Cognition and ApoE-e4 Status
Cognitive measures that tapped similar domains were standardized and aggregated to reduce the number of variables in analyses. A Trails composite was derived from performances across the 5 Trail Making Test subtests, which were intercorrelated, 0.33 to 0.79 (median = 0.54; 10 of 11 intercorrelations significant at P < .05). A Color–word composite was derived from the 4 subtests on this task (rs = .43-.83; median = 0.58; all Ps < .05). Verbal fluency composite was an aggregate of letter and category fluency (r = .71; P < .01). A memory composite was derived from long-delayed (approximately 20 minute) free recall scores on Logical Memory, Visual Reproduction, and the California Verbal Learning Test-2 (rs = .38-.42; median = 0.41; all Ps < .08).
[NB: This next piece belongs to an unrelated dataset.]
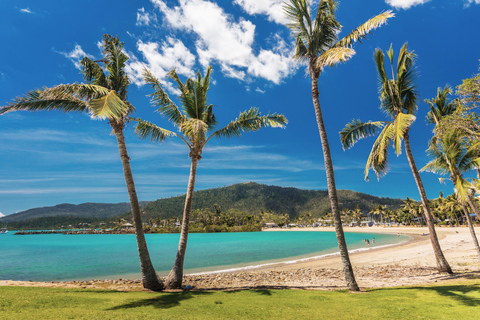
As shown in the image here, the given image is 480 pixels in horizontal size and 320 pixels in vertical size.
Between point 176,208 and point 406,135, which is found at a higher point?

Controlling for age, persons with an ApoE-e4 allele were significantly slower on Trials than the non-ApoE-e4 group (Table 1 ).
Table 1.
ApoE-e4 M (SD) | Non-ApoE-e4 M (SD) | F(1,20) | |
---|---|---|---|
Trials composite | 2.22 (4.75) | −1.19 (3.18) | 5.52 b |
Color–word composite | 0.74 (4.66) | −0.39 (2.54) | 2.24 |
Verbal fluency composite | 0.09 (2.01) | −0.05 (1.82) | 0.03 |
Memory composite | 0.72 (2.87) | −0.39 (2.03) | 0.35 |
Total hippocampal volume | 0.51−2 (0.41−3) | 0.50−2 (0.48−3) | 0.05 |
Total white matter volume | 0.15 (0.01) | 0.16 (0.01) | 6.41 b |
Total cortical volume | 0.30 (0.03) | 0.29 (0.02) | 0.84 |
Cortisol mean slope | 0.66 (0.30) | 0.39 (0.25) | 6.00 b |
Cortisol mean AUC | 3.33 (1.12) | 3.24 (1.85) | 0.14 |
Abbreviations: ApoE-e4, apolipoprotein E-e4; AUC, area under the curve; SD, standard deviation.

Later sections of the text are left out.